• olmak ya da olmamak işte en büyük kazık bu...
  • anlatmaya dilin varmadığı kazıktır efenim bu benim için. dost kazığıdır.
  • 30000 tl'ye bedelli askerlik yapmak. ben yemedim o ayrı.
  • ''bunlar iyi günlerimiz'' bilincini kazandıran kazıklardır.
  • 16 sene önce istanbul'a ilk geldiğimde zincirlikuyu köprüsü üstünde, "havaalanından çıkardığım orijinal parfümü üç kuruşa satıyorum" diyen yavşağa kanıp bi dolu parayı çakma parfüme bayılmam.

    işin ilginci geçen gün aynı denemeyi cevahir'in önünde yaptı gençten bi eleman. "lan sizin sektörde gram ilerleme yok şerefsizim, kendinizi geliştirin biraz" dedim. şaştı kaldı.
  • bir erkek kardeşe gösterilecek özeni, ilgiyi gösterdiğim kişinin(elbette benim de hatalarım olmuştur) yüzüstü bırakmasını geçtim, umursamamasını da geçtim, beni düşürdüğü pozisyona da takılmadım. "ulan bu beni şöyle üzdü böyle kızdırdı ama benim için kendini kaç kere riske atıp benim için bunları bunları yaptı" diye aklına bile düşmedim. yediğim kazıkların sayısı çoktur ama benzer yaraların yakınlığıyla kurulmuş dostluklar ve o dostların attıkları kazıklar böyle gecelerde takılıyor aklıma.
  • en çok güvendiğim iki kişi tarafından hayatımın en büyük kazığını yedim bu yıl ve artık kimseye güvenim kalmadı. küçüklüğümden beri çok kazık yemişimdir ancak bir kardeş kazığı iki de sevdiğin, güvendiğin adamdan kazık yemek daha ağırmış! en kötüsü de; kanından olduğu için kardeşini içten içe affetmesen bile affetmiş gibi yapıp onu hayatından çok denemene rağmen bir türlü çıkaramaman, sevdiğin adamıda hayatından çıkarman ama yine de hala onu unutamamış olman ve onu çok özlüyor olman gerçeği. ikisinin de bana yaşattığı acıları ve üzüntüleri unutmayacağım! ben onları affetsem bile bana attıkları kazığı asla unutmayacağım!
  • aslında bir ürüne veya hizmete, muadillerine göre fazladan para vermeyi kazık yemek olarak gören birisi değilim.

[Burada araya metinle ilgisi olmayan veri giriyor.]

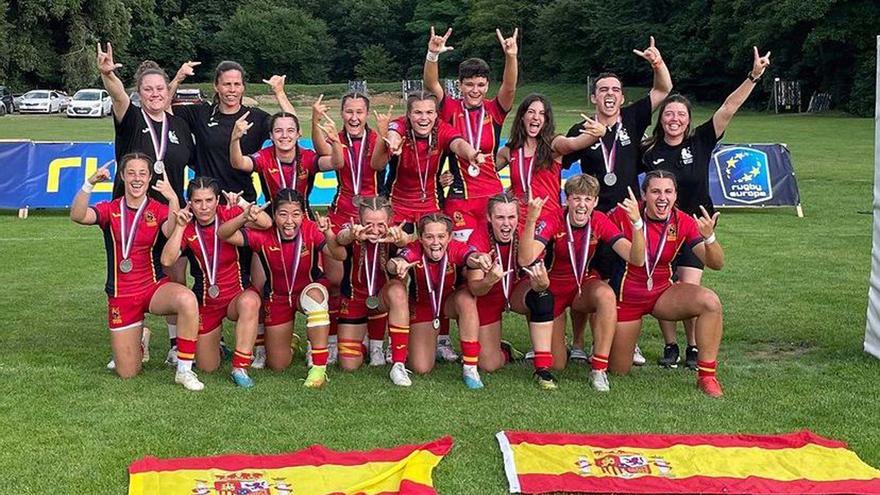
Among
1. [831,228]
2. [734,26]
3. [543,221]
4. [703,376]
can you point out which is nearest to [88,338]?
[543,221]

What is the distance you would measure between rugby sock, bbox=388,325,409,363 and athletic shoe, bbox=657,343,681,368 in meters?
1.71

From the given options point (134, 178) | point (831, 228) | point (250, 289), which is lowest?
point (831, 228)

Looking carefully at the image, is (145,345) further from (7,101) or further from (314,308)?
(7,101)

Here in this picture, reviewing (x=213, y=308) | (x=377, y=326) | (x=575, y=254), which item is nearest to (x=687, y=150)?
(x=575, y=254)

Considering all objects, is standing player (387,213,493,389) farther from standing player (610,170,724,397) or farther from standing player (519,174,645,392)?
standing player (610,170,724,397)

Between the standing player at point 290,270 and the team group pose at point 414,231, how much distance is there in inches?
0.4

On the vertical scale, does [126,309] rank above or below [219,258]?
below

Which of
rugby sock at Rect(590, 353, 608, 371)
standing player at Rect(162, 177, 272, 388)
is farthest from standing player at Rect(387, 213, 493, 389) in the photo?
standing player at Rect(162, 177, 272, 388)

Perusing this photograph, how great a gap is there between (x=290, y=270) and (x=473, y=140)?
4.91 ft

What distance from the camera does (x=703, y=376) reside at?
5137mm

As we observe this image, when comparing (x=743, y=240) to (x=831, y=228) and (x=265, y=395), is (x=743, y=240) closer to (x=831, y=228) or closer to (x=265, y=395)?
(x=831, y=228)

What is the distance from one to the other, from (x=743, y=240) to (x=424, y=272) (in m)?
6.34

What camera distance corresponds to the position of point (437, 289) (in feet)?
18.0

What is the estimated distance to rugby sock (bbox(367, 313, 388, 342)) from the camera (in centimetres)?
569
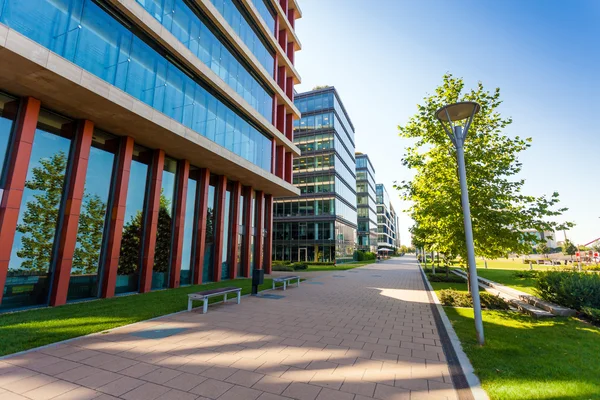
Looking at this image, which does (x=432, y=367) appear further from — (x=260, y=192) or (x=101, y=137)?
(x=260, y=192)

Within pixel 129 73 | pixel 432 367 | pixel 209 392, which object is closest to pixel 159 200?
pixel 129 73

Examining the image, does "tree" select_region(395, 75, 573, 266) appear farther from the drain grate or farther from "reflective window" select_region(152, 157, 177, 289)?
"reflective window" select_region(152, 157, 177, 289)

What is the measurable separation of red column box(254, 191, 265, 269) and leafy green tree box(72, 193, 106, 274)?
43.1ft

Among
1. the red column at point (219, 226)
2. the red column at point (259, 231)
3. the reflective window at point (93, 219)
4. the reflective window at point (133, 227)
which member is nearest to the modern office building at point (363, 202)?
the red column at point (259, 231)

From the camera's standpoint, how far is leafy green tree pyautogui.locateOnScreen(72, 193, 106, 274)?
38.7ft

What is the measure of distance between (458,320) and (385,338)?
3.46 metres

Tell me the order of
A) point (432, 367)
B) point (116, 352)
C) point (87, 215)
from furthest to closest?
point (87, 215)
point (116, 352)
point (432, 367)

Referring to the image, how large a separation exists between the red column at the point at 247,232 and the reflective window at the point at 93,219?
11.6m

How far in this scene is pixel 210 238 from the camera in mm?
19938

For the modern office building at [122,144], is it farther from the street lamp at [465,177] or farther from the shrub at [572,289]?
the shrub at [572,289]

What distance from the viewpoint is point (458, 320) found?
29.5ft

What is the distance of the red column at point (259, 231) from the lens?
Result: 80.5 ft

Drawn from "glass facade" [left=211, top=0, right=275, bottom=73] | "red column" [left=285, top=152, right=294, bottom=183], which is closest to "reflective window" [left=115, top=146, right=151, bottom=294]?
"glass facade" [left=211, top=0, right=275, bottom=73]

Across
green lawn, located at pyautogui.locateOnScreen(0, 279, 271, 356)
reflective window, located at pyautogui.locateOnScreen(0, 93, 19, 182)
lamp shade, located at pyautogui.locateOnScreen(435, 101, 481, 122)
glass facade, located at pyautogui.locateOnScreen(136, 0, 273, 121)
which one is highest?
glass facade, located at pyautogui.locateOnScreen(136, 0, 273, 121)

    serbest piyasada araştırsaydım diye kendime kızarım. karşı tarafı suçlamam.

    ancak geçtiğimiz günlerde yaşadığım bir olay hayatımın en büyük kazığıydı.

    özetle ortağı olduğum şirketin seo hizmeti için anlaştığımız birisiyle 3 aylık bir süre geçmişken seo hizmetini durdurmasını söyledim. kendisi sözleşmenin 12 ay geçerli olduğunu, seo hizmetinden cayılamayacağını dayatıp işlemi durdursa bile kalan ayların yarı parasını alacağını söyledi.

    seo işleriyle alakalı sektörden kimselerle görüşmemde böyle bir işlem olmadığını, seo dan istendiği ayda cayılabileceği söylendi.

    bizim hesabımıza göre 12 bin lira havadan bi para istedi. sözleşmede şirket yetkilisi olarak imzam olmamasına rağmen lanet olsun diyerek parayı ödedim.

    sonra da "fazladan aldığın para için hakkımı haram ediyorum, sen de bana haram et. ahirette hesaplaşırız " dedim.

    verilmeyen bir hizmetin parasını istemeye bizim oralarda " ekmediğin yerlerde biçmek " denir. işte bu da hayatımda yediğim en büyük kazık oldı.